# [DAFTAR TUGAS]
A – Kutip apa adanya bagian dari teks tentang harga pangan yang dimulai dengan kata-kata berisi "Peningkatan pendapatan memengaruhi" dan berakhir dengan "dan harga BBM.".
B – Menurut kajian Bank Dunia (2013) dalam teks tentang harga pangan, berapa kenaikan harga pangan yang mengikuti setiap penurunan nisbah stok/konsumsi sebesar 10 persen?

Peningkatan pendapatan memengaruhi nisbah stok/konsumsi yang pada akhirnya
mengerek harga pangan ke atas. Meskipun demikian, faktor ”peningkatan
pendapatan” terhadap harga pangan cukup lemah. Beberapa studi menunjukkan,
misalnya, di Tiongkok dan India laju pertumbuhan konsumsi biji-bijian pada
periode setelah tahun 2000 justru lebih rendah dibandingkan dengan dekade
sebelumnya. Studi di India bahkan menunjukkan bahwa peningkatan pendapatan
sejak awal tahun 1990-an justru menurunkan jumlah kalori yang dikonsumsi
masyarakat. Alasan di balik itu kemungkinan karena aktivitas fisik dan
perbaikan kesehatan menurun ketika pendapatan meningkat.
BBM dan harga pangan
Di
antara faktor-faktor penyebab peningkatan harga pangan, yang dikaji, dua
faktor menyumbang peran terpenting, yaitu nisbah stok/konsumsi dan harga BBM.
Dari hasil kajian Bank Dunia (2013), setiap penurunan nisbah stok/konsumsi
sebesar 10 persen akan diikuti kenaikan harga pangan sebesar 3 persen. Nisbah
stok/konsumsi dua produk utama, yaitu gandum dan jagung, memiliki pengaruh
yang paling tinggi terhadap harga pangan kedua komoditas tersebut. Indonesia
mengimpor 100 persen gandum dan sekitar 15-25 persen jagung sehingga bukan
hanya nisbah stok/konsumsi di Indonesia, stok kedua komoditas tersebut di
dunia juga akan langsung memengaruhi harga jagung di Indonesia.

# [DATA TERSIMPAN]
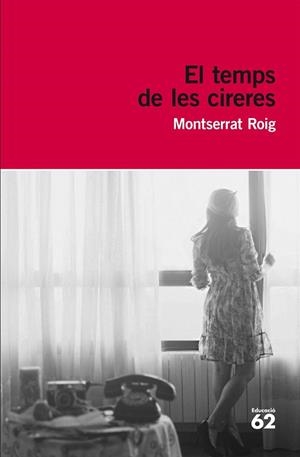 TEMPS DE LES CIRERES, EL | 9788415954149 | ROIG, MONTSERRAT | Llibreria La Gralla | Librería online de Granollers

# [JAWABAN BERURUTAN]
A –
Peningkatan pendapatan memengaruhi nisbah stok/konsumsi yang pada akhirnya
mengerek harga pangan ke atas. Meskipun demikian, faktor ”peningkatan
pendapatan” terhadap harga pangan cukup lemah. Beberapa studi menunjukkan,
misalnya, di Tiongkok dan India laju pertumbuhan konsumsi biji-bijian pada
periode setelah tahun 2000 justru lebih rendah dibandingkan dengan dekade
sebelumnya. Studi di India bahkan menunjukkan bahwa peningkatan pendapatan
sejak awal tahun 1990-an justru menurunkan jumlah kalori yang dikonsumsi
masyarakat. Alasan di balik itu kemungkinan karena aktivitas fisik dan
perbaikan kesehatan menurun ketika pendapatan meningkat.
BBM dan harga pangan
Di
antara faktor-faktor penyebab peningkatan harga pangan, yang dikaji, dua
faktor menyumbang peran terpenting, yaitu nisbah stok/konsumsi dan harga BBM.

B – Harga pangan naik sebesar 3 persen.